■ **WHAT THE EXERCISE ASKS**
Substitute "wooden ledge" for "wooden wall shelf" throughout the lines below, changing nothing else, and leave the pictures out of your reply.

● ● ● ●

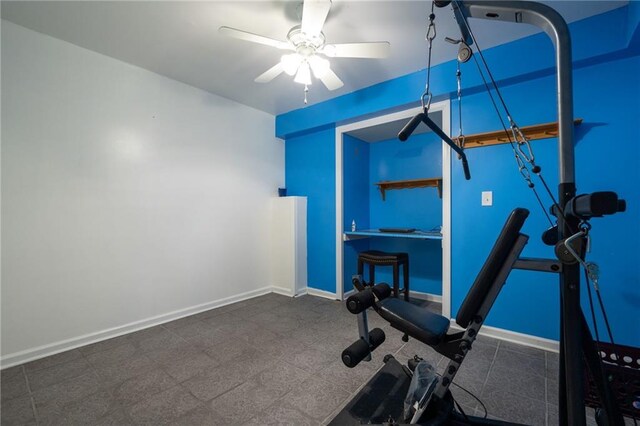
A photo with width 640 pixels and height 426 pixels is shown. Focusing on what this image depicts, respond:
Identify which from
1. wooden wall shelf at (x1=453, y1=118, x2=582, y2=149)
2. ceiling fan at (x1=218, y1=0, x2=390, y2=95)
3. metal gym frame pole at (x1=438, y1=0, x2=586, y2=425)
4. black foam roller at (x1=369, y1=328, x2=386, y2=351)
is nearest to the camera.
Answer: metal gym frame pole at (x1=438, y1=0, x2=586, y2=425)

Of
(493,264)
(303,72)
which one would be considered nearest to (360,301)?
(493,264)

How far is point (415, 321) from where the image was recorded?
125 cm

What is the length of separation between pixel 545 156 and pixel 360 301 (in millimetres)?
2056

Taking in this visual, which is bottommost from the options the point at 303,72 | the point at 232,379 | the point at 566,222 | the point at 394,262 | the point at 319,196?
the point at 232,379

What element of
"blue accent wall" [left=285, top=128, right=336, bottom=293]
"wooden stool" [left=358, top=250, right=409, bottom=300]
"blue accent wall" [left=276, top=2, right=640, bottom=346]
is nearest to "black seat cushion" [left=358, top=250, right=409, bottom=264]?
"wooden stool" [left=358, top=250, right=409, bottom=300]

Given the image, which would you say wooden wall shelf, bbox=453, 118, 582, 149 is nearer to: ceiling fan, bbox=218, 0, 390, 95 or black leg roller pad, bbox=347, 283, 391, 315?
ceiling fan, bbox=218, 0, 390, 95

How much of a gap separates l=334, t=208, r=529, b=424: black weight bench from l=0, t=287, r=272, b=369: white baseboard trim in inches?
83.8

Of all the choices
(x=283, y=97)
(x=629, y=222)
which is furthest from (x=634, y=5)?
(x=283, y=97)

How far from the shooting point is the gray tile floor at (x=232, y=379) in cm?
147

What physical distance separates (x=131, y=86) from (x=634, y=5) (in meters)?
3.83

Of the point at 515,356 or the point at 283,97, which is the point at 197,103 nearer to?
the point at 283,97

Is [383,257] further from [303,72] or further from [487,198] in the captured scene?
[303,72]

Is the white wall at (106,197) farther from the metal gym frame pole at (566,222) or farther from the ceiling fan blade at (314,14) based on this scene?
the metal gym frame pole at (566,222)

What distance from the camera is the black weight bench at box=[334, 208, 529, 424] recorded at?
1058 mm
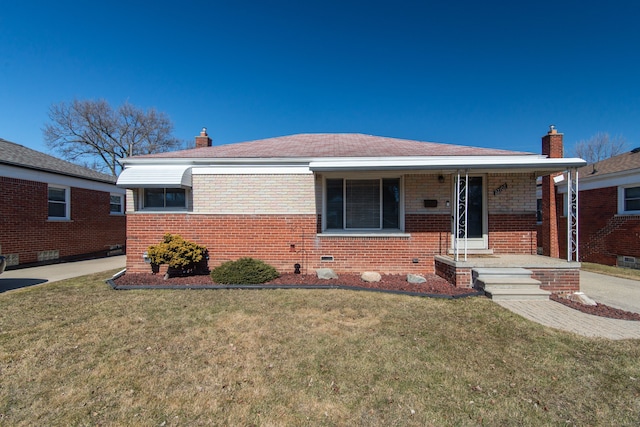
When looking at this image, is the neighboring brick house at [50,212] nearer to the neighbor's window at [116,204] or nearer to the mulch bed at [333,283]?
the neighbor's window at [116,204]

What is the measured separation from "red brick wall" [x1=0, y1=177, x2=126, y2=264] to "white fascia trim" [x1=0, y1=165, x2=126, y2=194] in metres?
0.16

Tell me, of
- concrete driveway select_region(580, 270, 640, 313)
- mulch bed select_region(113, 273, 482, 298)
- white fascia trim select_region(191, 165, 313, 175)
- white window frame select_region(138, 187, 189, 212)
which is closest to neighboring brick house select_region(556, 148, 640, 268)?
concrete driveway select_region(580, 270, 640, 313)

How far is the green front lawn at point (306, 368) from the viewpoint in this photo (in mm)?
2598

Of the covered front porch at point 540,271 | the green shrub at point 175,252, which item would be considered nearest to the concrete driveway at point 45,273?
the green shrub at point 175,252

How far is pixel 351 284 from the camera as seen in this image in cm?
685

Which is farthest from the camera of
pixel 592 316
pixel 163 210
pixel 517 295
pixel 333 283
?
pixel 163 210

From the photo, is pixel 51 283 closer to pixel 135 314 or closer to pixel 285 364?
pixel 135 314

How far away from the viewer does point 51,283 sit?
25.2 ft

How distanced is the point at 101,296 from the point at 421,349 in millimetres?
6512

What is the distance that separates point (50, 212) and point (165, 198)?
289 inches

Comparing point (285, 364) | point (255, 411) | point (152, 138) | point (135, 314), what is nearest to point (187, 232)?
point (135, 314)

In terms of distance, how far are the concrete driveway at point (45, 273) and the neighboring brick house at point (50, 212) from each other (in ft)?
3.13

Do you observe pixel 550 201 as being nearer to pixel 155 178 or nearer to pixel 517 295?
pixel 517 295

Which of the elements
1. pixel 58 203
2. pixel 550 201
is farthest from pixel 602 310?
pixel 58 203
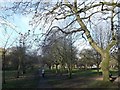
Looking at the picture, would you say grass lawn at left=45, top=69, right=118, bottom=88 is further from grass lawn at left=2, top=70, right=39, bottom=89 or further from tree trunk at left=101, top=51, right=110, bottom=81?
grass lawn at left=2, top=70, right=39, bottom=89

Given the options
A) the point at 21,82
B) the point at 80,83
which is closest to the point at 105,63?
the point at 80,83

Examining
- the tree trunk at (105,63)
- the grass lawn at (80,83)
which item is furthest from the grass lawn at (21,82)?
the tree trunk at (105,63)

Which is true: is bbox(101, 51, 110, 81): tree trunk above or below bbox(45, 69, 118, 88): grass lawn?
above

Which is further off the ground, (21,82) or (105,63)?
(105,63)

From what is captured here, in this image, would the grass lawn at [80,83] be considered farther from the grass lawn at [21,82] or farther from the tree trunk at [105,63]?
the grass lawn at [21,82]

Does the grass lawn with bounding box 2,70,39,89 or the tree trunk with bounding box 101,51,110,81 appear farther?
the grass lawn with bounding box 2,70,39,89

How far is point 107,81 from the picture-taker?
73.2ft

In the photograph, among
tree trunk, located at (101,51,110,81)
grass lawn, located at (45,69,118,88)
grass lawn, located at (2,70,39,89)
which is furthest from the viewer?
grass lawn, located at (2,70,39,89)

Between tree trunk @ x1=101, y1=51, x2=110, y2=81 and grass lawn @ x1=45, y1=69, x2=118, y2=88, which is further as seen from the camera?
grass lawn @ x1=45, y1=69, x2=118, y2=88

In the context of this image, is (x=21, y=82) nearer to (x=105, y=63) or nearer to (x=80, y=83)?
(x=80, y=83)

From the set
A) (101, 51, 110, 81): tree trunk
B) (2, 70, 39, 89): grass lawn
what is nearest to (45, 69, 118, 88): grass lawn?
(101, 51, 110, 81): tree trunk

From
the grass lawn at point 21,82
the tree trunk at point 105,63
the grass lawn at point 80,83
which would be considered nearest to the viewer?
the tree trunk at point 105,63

● ● ● ●

■ **RESULT OF THE EXERCISE**
A photo with width 640 pixels and height 426 pixels is shown. Focusing on what this image depicts, respond:
Identify which from
1. wooden ledge at (x1=453, y1=118, x2=582, y2=149)
2. ceiling fan at (x1=218, y1=0, x2=390, y2=95)
3. metal gym frame pole at (x1=438, y1=0, x2=586, y2=425)
4. black foam roller at (x1=369, y1=328, x2=386, y2=351)
is nearest to the camera.
Answer: metal gym frame pole at (x1=438, y1=0, x2=586, y2=425)

Of
(493,264)
(303,72)
which one would be considered nearest to (360,301)?
(493,264)

How far is point (415, 321) from where the image was recorded?
125 cm

What is the length of separation between pixel 545 156 and pixel 360 301 (in millimetres)?
2056

Taking in this visual, which is bottommost from the options the point at 303,72 | the point at 232,379 | the point at 566,222 | the point at 394,262 | the point at 319,196?
the point at 232,379

What element of
"blue accent wall" [left=285, top=128, right=336, bottom=293]
"wooden stool" [left=358, top=250, right=409, bottom=300]
"blue accent wall" [left=276, top=2, right=640, bottom=346]
is nearest to "black seat cushion" [left=358, top=250, right=409, bottom=264]?
"wooden stool" [left=358, top=250, right=409, bottom=300]

Given the image, which would you say wooden ledge, bbox=453, 118, 582, 149 is nearer to: ceiling fan, bbox=218, 0, 390, 95 or black leg roller pad, bbox=347, 283, 391, 315?
ceiling fan, bbox=218, 0, 390, 95

How much of a gap separates l=334, t=208, r=529, b=424: black weight bench from l=0, t=287, r=272, b=369: white baseboard trim in inches?
83.8

Of all the choices
(x=283, y=97)
(x=629, y=222)
which is furthest from (x=634, y=5)?
(x=283, y=97)

How far from the shooting point is the gray tile floor at (x=232, y=379) in cm?
147

What physical distance separates (x=131, y=86) from (x=634, y=5) (in meters)?
3.83

Of the point at 515,356 or the point at 283,97, which is the point at 197,103 nearer to?
the point at 283,97

Is [383,257] further from [303,72] or further from [487,198] in the captured scene?
[303,72]

Is the white wall at (106,197) farther from the metal gym frame pole at (566,222) or farther from the ceiling fan blade at (314,14) based on this scene?
the metal gym frame pole at (566,222)

What distance from the camera is the black weight bench at box=[334, 208, 529, 424] recorded at?
1058 mm
When looking at this image, is the neighboring brick house at [50,212] nearer to the neighbor's window at [116,204] or nearer to the mulch bed at [333,283]?
the neighbor's window at [116,204]

What is the measured separation from "red brick wall" [x1=0, y1=177, x2=126, y2=264] to "white fascia trim" [x1=0, y1=165, x2=126, y2=194] in metres?
0.16

Tell me, of
- concrete driveway select_region(580, 270, 640, 313)
- mulch bed select_region(113, 273, 482, 298)
- white fascia trim select_region(191, 165, 313, 175)
- white window frame select_region(138, 187, 189, 212)
which is closest to neighboring brick house select_region(556, 148, 640, 268)?
concrete driveway select_region(580, 270, 640, 313)

How far is the green front lawn at point (306, 368) from the viewpoint in this photo (in mm)?
2598

Of the covered front porch at point 540,271 | the green shrub at point 175,252, which item would be considered nearest to the concrete driveway at point 45,273?
the green shrub at point 175,252

How far is pixel 351 284 from the camera as seen in this image in cm?
685

Which is farthest from the camera of
pixel 592 316
pixel 163 210
pixel 517 295
pixel 333 283
?
pixel 163 210

From the photo, is pixel 51 283 closer to pixel 135 314 or closer to pixel 285 364?
pixel 135 314

How far away from the viewer does point 51,283 sit?
25.2 ft

How distanced is the point at 101,296 from the point at 421,349 in millimetres?
6512

What is the distance that separates point (50, 212) and point (165, 198)?
289 inches

Comparing point (285, 364) | point (255, 411) | point (152, 138) | point (135, 314), what is nearest to point (187, 232)?
point (135, 314)

In terms of distance, how far are the concrete driveway at point (45, 273) and the neighboring brick house at point (50, 212) from each other (in ft)?
3.13

Do you observe pixel 550 201 as being nearer to pixel 155 178 or nearer to pixel 517 295?
pixel 517 295

Which of the elements
1. pixel 58 203
2. pixel 550 201
is farthest from pixel 602 310?
pixel 58 203
Looking at the picture, would you say grass lawn at left=45, top=69, right=118, bottom=88 is further from grass lawn at left=2, top=70, right=39, bottom=89 or further from tree trunk at left=101, top=51, right=110, bottom=81?
grass lawn at left=2, top=70, right=39, bottom=89

Given the options
A) the point at 21,82
B) the point at 80,83
which is closest to the point at 105,63?
the point at 80,83

Examining
- the tree trunk at (105,63)
- the grass lawn at (80,83)
which item is furthest from the grass lawn at (21,82)?
the tree trunk at (105,63)

Which is true: is bbox(101, 51, 110, 81): tree trunk above or below bbox(45, 69, 118, 88): grass lawn?
above

Which is further off the ground, (21,82) or (105,63)?
(105,63)

From what is captured here, in this image, would the grass lawn at [80,83] be considered farther from the grass lawn at [21,82] or farther from the tree trunk at [105,63]?
the grass lawn at [21,82]

Does the grass lawn with bounding box 2,70,39,89 or the tree trunk with bounding box 101,51,110,81 appear farther?
the grass lawn with bounding box 2,70,39,89

How far is point 107,81 from the picture-taker?
73.2ft

In the photograph, among
tree trunk, located at (101,51,110,81)
grass lawn, located at (45,69,118,88)
grass lawn, located at (2,70,39,89)
which is furthest from the viewer?
grass lawn, located at (2,70,39,89)

Between tree trunk @ x1=101, y1=51, x2=110, y2=81 and grass lawn @ x1=45, y1=69, x2=118, y2=88, which is further as seen from the camera?
grass lawn @ x1=45, y1=69, x2=118, y2=88

In the context of this image, is (x=21, y=82) nearer to (x=105, y=63) or nearer to (x=80, y=83)?
(x=80, y=83)

From the set
A) (101, 51, 110, 81): tree trunk
B) (2, 70, 39, 89): grass lawn
what is nearest to (45, 69, 118, 88): grass lawn?
(101, 51, 110, 81): tree trunk

From
the grass lawn at point 21,82
the tree trunk at point 105,63
the grass lawn at point 80,83
which would be considered nearest to the viewer?
the tree trunk at point 105,63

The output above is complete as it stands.